If a scientist were to need a specific protein, “there's probably no one in the world who can make it for you because it's so complicated to understand the interactions,” Benson says. “But DNA is so simple you could design the shapes by hand.”


In practice, they use software to sketch up their DNA designs and see how they’ll behave in the real world. “Then we can do basically hand-tuning,” Benson says. “We say okay, this bit seems a little bit bent and this bit seems a little bit long. Then we change the design, put it back into simulation, and see what it looks like,” he says.

The final product isn’t a blueprint, though. It’s “basically a list of DNA sequences,” Benson says. Most of them are roughly 60 nucleotides long. A complex machine like the printer is made of 600 or 700 sequences, he says.

A supplier turns the digital file into DNA, which is delivered with each strand in its own well on a plate. The researchers mix them together under specific saline conditions and at high temperatures.


“The heat breaks up everything, no DNA is hybridized,” he says. “You can't just mix them and put them on a bench at room temperature because you’re not going to get what you want ... at low temperature, sequences that you've designed not to be complimentary are going to be a little bit complimentary. It's going to be a mess probably.”

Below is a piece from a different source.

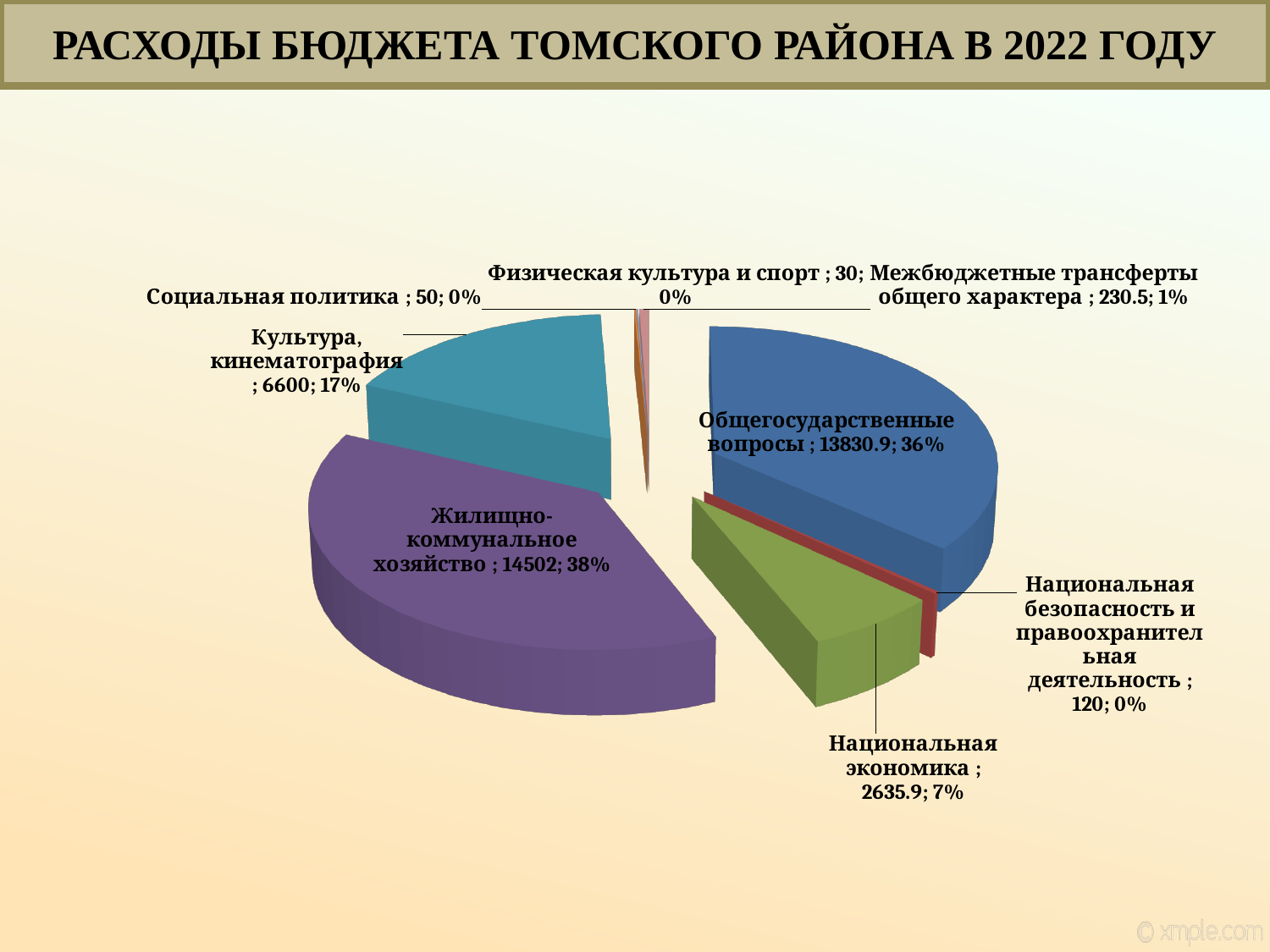
What kind of chart is shown on the slide? Pie chart Which category has the largest value? Жилищно-коммунальное хозяйство What is the value for Национальная экономика? 2635.9 Which category has the smallest value? Физическая культура и спорт What is the value for Жилищно-коммунальное хозяйство? 14502 What share of the pie does Общегосударственные вопросы represent? 36% What share of the pie does Культура, кинематография represent? 17% How many categories are shown in the pie chart? 8 What is the value for Общегосударственные вопросы? 13830.9 What is the difference between the values for Жилищно-коммунальное хозяйство and Общегосударственные вопросы? 671.1 What is the value for Межбюджетные трансферты общего характера? 230.5 Which is larger, the value for Культура, кинематография or the value for Национальная экономика? Культура, кинематография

After mixing the strands at relatively high temperatures, the researchers slowly cool the concoction over the course of several hours. “When you slowly move down, you favor the correct base-pairing interactions. And that's why self-assembly works,” says Benson.

For a complex assembly like the printer, different pieces have to be allowed to self-assemble separately. Those components are then mixed together and allowed to self-assemble into the final product.

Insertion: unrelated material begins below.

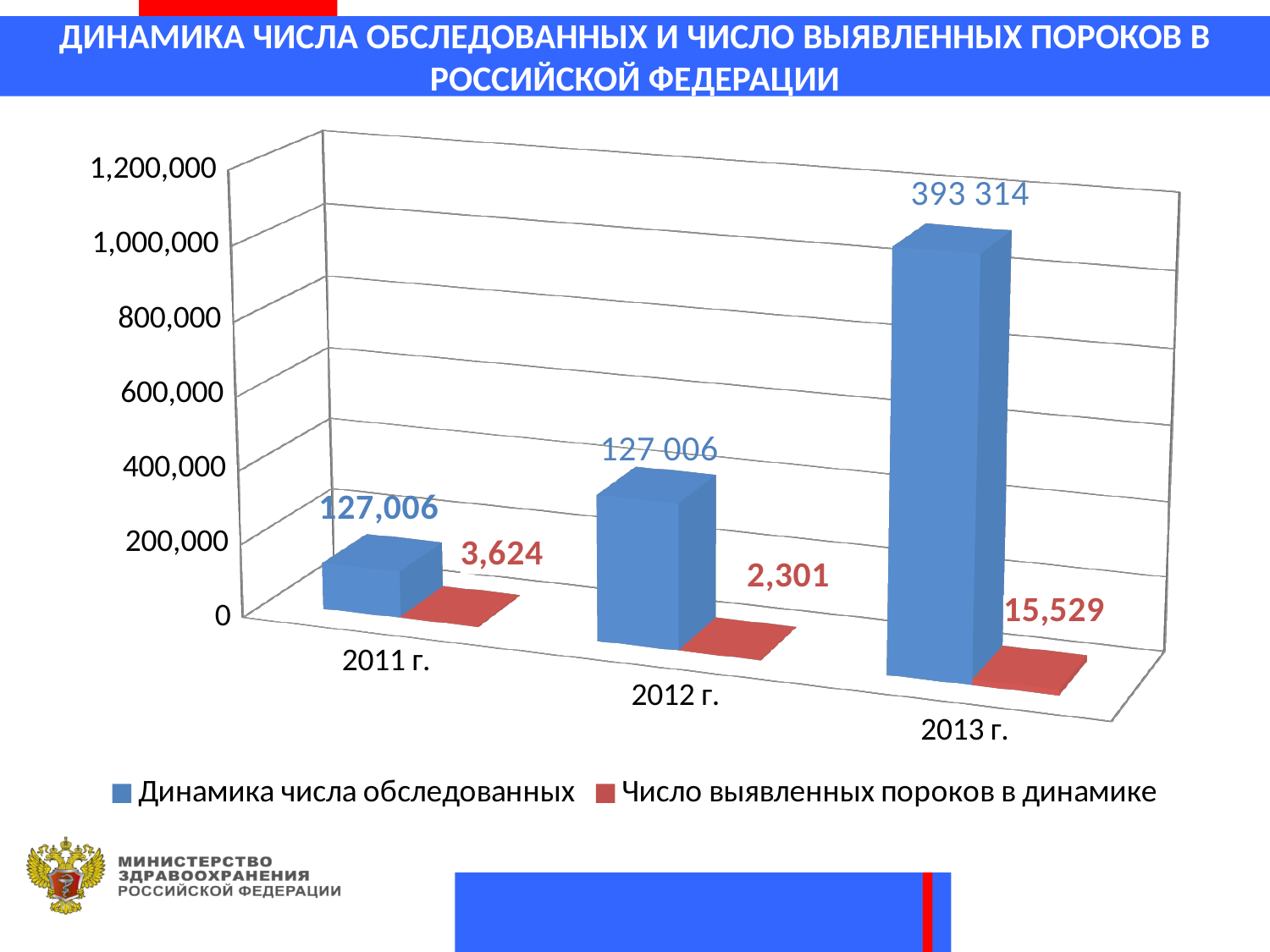
How many years are shown on the x axis? 3 What value is shown for Число выявленных пороков в динамике in 2012 г.? 2,301 Is the value for Число выявленных пороков в динамике in 2013 г. greater or less than 200,000? less Which year has the lowest value for Число выявленных пороков в динамике? 2012 г. What kind of chart is shown on the slide? bar chart What is the difference between the Число выявленных пороков в динамике values for 2013 г. and 2011 г.? 11,905 Which is larger: Число выявленных пороков в динамике in 2011 г. or in 2012 г.? 2011 г. What value is shown for Динамика числа обследованных in 2011 г.? 127,006 What value is shown for Число выявленных пороков в динамике in 2013 г.? 15,529 How many series does the legend list? 2 Which year has the highest value for Динамика числа обследованных? 2013 г. What value is labelled on the Динамика числа обследованных bar for 2013 г.? 393 314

Then it’s showtime. “We can put it into electron microscopes and super-resolution light microscopes and see it works,” Benson says.

This technology could revolutionize manufacturing... but it's not there yet

Manufacturing complex molecules is a big business, and it’s vital to making pharmaceuticals and other products. Right now nearly all of that manufacturing relies on what Benson calls “hard robotics.”

“There's a big line of trying to manufacture things in electronic ways, by lithography and even moving individual atoms by really heavy instrumentation. The resolution there is pretty good,” he says.

“We are trying to develop a parallel track manufacturing, which is based on soft robotics and more bio-inspired techniques,” he says. Benson describes his group’s work as the road less traveled. “I can't really think of that many papers doing soft robotic manufacturing in this style… We are more similar to how the system works in nature, like the ribosomes that can sort of synthesize complex machinery," he says.

Right now, Benson’s team can’t compete with conventional manufacturing approaches. “I wouldn't say we're really close to [having products] yet,” but the approach has a major advantage.

“We don't have one printer making one thing. We aim to do billions of copies of whatever we do,” he says.

“Printing molecules would be our dream goal when the technology matures a little bit. I would imagine having some sort of template. Then you would go in and add functional groups to different sides by moving a printhead. Then, of course, you would need millions or billions of copies of the same molecule,” he says.

“That's where I think the future of the technology is.”